114.2
Encounters between Native Peoples and Recent Syrian Refugees in Hatay, Turkey

Thursday, 19 July 2018: 08:45
Location: 104A (MTCC NORTH BUILDING)
Oral Presentation
Zerrin ARSLAN, Hatay Mustafa Kemal University, Turkey
Recent Syrian refugee crisis is fundamental issue not only the classic immigrant countries and the neighbours but also the other far countries and also the region as the European Union. The order people are not interested in the refugee just international or political subject. Rather, they encounter within everyday life, live and work together in same or next/closed neighbourhoods and places. Beside these, states take extreme security precautions to protect the borders. Border people and their practices are affected these precautions and required to take intersectional positioning.

In the Syrian refugee crisis, Turkey has applied and changed different refugee politics since the war started.
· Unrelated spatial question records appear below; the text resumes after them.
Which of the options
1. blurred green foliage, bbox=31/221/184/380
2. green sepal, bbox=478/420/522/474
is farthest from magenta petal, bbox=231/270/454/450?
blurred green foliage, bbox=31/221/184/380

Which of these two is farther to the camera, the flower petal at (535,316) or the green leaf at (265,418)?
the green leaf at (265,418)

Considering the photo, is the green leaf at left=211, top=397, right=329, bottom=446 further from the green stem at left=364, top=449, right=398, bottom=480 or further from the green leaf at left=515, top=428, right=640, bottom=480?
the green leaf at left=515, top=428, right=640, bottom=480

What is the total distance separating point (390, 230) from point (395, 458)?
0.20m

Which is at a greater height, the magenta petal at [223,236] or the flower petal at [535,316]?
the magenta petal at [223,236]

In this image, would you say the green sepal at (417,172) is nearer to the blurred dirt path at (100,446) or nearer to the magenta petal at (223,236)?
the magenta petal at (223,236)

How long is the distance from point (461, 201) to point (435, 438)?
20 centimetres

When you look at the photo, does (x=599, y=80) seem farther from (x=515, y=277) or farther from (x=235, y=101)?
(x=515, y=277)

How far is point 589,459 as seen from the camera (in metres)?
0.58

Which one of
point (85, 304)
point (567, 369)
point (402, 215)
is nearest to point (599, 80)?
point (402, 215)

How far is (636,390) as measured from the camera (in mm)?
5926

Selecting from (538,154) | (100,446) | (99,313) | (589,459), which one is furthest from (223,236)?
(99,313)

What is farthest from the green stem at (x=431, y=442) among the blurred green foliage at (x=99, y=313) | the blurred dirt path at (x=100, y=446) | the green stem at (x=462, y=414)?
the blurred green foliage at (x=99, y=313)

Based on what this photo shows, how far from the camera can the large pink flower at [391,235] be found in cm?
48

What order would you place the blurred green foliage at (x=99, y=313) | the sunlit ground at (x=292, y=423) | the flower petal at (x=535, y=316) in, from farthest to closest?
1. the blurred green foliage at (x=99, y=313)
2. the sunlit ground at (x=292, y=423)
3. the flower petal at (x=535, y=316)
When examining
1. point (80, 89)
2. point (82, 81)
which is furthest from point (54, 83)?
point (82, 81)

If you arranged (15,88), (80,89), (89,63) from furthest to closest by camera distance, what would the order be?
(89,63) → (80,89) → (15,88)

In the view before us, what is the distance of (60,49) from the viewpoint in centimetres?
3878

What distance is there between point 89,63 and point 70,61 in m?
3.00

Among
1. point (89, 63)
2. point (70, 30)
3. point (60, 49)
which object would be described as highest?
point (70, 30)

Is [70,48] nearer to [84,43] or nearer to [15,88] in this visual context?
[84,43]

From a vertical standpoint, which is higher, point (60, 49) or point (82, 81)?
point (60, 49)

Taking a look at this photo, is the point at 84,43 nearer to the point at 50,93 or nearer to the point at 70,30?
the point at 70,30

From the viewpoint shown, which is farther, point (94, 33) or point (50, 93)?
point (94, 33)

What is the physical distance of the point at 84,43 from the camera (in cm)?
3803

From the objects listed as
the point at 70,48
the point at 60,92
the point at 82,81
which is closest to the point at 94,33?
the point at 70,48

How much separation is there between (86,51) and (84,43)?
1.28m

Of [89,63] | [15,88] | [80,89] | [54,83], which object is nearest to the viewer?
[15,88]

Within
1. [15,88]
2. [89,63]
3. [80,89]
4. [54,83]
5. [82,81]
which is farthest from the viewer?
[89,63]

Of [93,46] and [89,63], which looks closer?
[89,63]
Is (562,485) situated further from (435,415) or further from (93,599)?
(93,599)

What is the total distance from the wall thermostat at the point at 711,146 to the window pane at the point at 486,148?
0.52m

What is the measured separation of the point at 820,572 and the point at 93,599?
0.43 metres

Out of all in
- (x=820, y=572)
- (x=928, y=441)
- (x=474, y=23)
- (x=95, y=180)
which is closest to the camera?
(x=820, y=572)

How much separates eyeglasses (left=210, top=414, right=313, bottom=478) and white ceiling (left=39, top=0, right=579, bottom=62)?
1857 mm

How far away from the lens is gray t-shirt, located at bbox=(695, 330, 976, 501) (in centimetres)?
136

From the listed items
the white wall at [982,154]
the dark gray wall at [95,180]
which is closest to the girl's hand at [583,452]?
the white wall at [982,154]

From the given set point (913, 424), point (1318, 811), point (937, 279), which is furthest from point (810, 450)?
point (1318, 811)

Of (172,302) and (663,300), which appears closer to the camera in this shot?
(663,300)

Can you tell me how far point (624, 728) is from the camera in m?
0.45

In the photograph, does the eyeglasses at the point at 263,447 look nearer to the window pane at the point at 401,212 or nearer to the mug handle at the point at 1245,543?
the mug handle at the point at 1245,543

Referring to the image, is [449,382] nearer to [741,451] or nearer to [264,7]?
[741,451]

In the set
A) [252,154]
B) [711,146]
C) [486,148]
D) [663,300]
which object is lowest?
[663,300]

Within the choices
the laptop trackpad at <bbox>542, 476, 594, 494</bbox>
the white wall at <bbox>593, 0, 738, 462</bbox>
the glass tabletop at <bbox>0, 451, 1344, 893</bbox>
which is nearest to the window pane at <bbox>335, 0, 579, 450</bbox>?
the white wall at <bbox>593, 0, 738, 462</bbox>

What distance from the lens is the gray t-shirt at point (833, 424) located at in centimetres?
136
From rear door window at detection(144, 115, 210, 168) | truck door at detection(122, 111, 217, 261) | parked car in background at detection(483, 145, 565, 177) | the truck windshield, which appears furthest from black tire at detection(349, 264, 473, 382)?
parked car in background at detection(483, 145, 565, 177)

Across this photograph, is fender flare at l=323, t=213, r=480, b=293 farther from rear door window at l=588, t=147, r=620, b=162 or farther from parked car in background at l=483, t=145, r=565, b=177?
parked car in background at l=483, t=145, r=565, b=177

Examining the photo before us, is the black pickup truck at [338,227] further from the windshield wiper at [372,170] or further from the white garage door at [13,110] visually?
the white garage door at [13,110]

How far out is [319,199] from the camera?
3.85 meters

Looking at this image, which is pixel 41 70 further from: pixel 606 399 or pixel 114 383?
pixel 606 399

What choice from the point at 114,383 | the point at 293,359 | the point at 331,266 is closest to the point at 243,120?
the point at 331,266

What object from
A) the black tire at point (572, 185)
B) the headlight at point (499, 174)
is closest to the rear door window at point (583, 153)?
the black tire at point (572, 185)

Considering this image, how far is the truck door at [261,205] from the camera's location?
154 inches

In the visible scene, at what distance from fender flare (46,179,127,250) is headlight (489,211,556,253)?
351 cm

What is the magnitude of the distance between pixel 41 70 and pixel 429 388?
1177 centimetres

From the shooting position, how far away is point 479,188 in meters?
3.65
Recently, it takes extreme precautions to prevent the refugee flows. The border people should deal with difficulties from these precautions on the Turkey-Syria border. Thus, both the natives and refugees have taken position to live and survive under new conditions. Cities on the Syrian border have different and difficult intersectional positioning in Turkey. This study aims to understand and explain socio-cultural and economic intersectional positioning in everyday life in Hatay as a Turkey-Syria border city.

This research aims to answer the questions: How and where the natives and the refugees come across in everyday life? How and what kind of relations emerge among them? What kind of positioning are taken by the natives and what kind of interaction are realized in Hatay?

This study scrutinizes the patterns of intersectional positioning and interaction in everyday life in Hatay. In this qualitatively designed ongoing research, data provided by 50 in-depth, 30 focus group, many spontaneous interviews, small talks and observation in the border villages and neighbourhoods of Hatay since July 2017. The findings are shared in the presentation. This study is supported by Hatay Mustafa Kemal University, Sceintific Project Foundation by the Project Number: 16776.